The first wave of waste reprocessing in South Africa took off in the 1980s after a spike in the gold price, but that targeted older sand dumps that had grades of up to 1,5 g of gold per ton. Once those dumps were exhausted, reprocessing tapered off. When newer mills were able to grind ore into finer particles, this increased gold extraction and therefore left much less metal in more modern liquid "slimes" waste dams.

Many current projects are targeting 0,2 to 0,4 g per ton, which is tiny compared to underground grades that can be as high as 10 grams a ton. But with costs low, the margins can be very high, with Harmony's Swanepoel expecting cash costs of about R80 000 per kg for his project compared to a current local gold price of R150 000 per kg. "It is a real potential money spinner... you can effectively achieve a financial payback in two or three years (after start-up)," he said. Many projects rely on a rosy outlook for gold prices for the next several years, analyst Steve Shepherd at JP Morgan said. "If one can foresee a gold price of between R150 000/kg and R200 000/kg into the future, I'm pretty sure this would work," he said. "But it's important to remember there is a substantial up-front investment required, which presents considerable risk despite what may be attractive operating economics."
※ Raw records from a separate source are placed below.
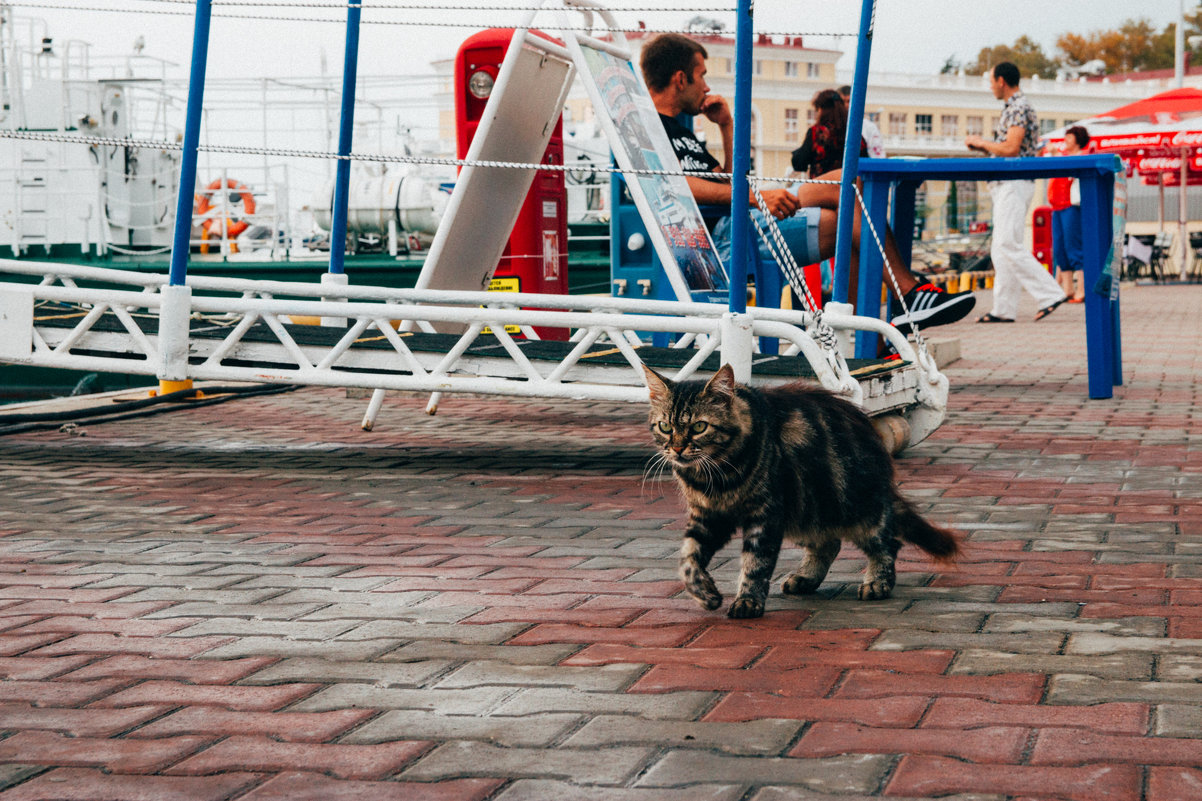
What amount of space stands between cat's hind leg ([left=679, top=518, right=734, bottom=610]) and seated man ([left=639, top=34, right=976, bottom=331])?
4576 mm

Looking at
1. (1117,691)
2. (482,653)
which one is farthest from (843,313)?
(1117,691)

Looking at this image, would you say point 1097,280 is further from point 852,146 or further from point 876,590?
point 876,590

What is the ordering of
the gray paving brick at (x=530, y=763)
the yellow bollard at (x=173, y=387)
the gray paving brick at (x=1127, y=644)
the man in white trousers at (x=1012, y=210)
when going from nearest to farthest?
1. the gray paving brick at (x=530, y=763)
2. the gray paving brick at (x=1127, y=644)
3. the yellow bollard at (x=173, y=387)
4. the man in white trousers at (x=1012, y=210)

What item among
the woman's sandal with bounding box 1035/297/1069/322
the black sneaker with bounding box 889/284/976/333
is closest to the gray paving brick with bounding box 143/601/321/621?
the black sneaker with bounding box 889/284/976/333

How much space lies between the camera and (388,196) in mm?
17688

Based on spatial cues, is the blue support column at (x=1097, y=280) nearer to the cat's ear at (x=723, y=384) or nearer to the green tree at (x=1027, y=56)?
the cat's ear at (x=723, y=384)

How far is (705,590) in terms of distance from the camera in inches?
138

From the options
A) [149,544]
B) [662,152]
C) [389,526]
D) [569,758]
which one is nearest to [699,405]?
[569,758]

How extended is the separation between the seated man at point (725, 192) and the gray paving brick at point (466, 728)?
5.58m

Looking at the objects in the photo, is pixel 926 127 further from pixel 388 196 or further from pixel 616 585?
pixel 616 585

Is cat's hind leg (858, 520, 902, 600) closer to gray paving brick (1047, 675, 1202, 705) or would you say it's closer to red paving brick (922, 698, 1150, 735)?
gray paving brick (1047, 675, 1202, 705)

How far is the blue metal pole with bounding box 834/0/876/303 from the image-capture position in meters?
6.81

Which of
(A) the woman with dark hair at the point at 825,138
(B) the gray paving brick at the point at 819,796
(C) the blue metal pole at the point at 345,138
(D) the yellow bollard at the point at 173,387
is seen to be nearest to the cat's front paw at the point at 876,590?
(B) the gray paving brick at the point at 819,796

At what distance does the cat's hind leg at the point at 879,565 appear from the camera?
12.1 ft
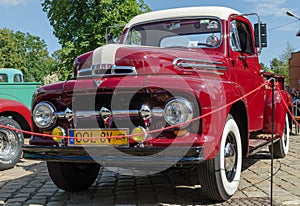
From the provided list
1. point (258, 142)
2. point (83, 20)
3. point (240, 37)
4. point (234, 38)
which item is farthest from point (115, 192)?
point (83, 20)

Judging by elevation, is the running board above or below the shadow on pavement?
above

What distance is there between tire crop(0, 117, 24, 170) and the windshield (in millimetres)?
2679

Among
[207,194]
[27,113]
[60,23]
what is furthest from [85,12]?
[207,194]

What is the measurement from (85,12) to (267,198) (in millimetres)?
16507

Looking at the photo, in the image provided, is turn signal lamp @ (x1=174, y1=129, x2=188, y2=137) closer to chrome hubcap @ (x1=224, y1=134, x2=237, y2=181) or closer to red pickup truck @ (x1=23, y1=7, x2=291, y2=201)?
red pickup truck @ (x1=23, y1=7, x2=291, y2=201)

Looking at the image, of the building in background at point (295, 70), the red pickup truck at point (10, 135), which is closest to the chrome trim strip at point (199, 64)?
the red pickup truck at point (10, 135)

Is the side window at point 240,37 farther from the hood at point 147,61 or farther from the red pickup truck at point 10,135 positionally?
the red pickup truck at point 10,135

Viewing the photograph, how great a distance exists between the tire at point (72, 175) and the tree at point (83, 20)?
42.9ft

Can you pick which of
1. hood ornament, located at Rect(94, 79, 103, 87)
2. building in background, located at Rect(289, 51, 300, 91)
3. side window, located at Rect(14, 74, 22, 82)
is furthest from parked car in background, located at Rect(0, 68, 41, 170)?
building in background, located at Rect(289, 51, 300, 91)

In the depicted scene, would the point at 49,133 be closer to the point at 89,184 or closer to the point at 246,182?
the point at 89,184

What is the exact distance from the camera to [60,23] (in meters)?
20.1

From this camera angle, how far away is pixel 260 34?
5176 millimetres

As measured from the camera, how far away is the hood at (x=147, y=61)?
14.0ft

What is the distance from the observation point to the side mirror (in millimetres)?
5117
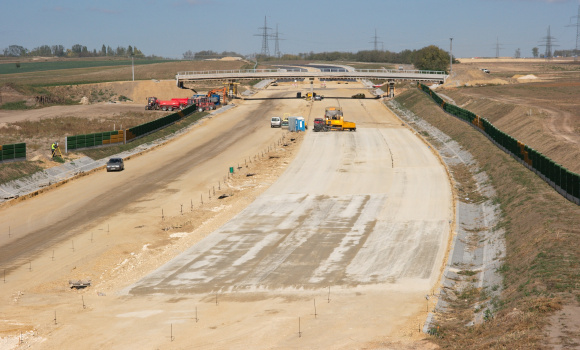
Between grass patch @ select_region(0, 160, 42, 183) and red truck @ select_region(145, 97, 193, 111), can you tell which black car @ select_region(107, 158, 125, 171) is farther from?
red truck @ select_region(145, 97, 193, 111)

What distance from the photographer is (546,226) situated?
3519cm

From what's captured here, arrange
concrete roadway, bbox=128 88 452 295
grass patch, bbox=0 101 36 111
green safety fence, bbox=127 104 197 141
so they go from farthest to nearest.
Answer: grass patch, bbox=0 101 36 111, green safety fence, bbox=127 104 197 141, concrete roadway, bbox=128 88 452 295

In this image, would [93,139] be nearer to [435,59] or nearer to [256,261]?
[256,261]

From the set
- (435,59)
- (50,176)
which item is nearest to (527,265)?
(50,176)

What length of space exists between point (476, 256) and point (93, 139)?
45.6m

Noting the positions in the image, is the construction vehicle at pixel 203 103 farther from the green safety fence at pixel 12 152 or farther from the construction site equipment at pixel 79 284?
the construction site equipment at pixel 79 284

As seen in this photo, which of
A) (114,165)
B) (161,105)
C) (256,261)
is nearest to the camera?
Result: (256,261)

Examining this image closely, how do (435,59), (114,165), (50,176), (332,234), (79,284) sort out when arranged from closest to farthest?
(79,284)
(332,234)
(50,176)
(114,165)
(435,59)

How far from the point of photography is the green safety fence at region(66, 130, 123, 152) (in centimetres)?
6675

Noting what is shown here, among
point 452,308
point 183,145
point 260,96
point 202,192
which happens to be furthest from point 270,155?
point 260,96

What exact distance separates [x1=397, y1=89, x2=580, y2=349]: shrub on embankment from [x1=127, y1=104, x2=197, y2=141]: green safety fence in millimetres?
41045

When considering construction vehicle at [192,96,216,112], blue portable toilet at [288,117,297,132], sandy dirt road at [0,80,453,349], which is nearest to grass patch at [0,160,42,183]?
sandy dirt road at [0,80,453,349]

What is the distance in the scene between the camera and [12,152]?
5850cm

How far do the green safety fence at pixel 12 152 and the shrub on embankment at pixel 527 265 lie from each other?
3956 cm
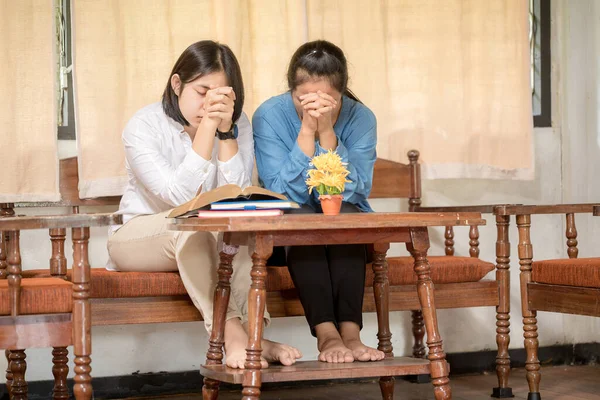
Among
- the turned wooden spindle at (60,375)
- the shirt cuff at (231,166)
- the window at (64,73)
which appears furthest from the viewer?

Reprocessing makes up a key segment of some smaller players, such as DRDGOLD Ltd, whose surface operations are its most profitable activities. Its Crown tailings operation made a cash operating profit of R46-million in the quarter to end December, while the firm as a whole sunk to a net operating loss from continuing operations of R3,5-million. The higher gold price has prompted the company to seek to expand the reprocessing business, Strategic Development Officer Ilja Graulich said. "We have looked at dumps in the past that we would like to mine and we weren't too sure about spending the capital, but with a higher gold those returns are there and we can start digging into those dumps," he said.

Simmer & Jack Mines Ltd, through its First Uranium unit, plans to reprocess tailings at the Buffelsfontein mine formerly owned by DRDGOLD. The operation is expected to have a life of 14 years, producing both uranium and gold, while Simmers itself has a test tailings project at Elandsdrift in eastern Mpumalanga province. "There are other tailings dams in the area and, depending on how Elandsdrift works out, we'd look at them too," spokeswoman Gail Strauss said.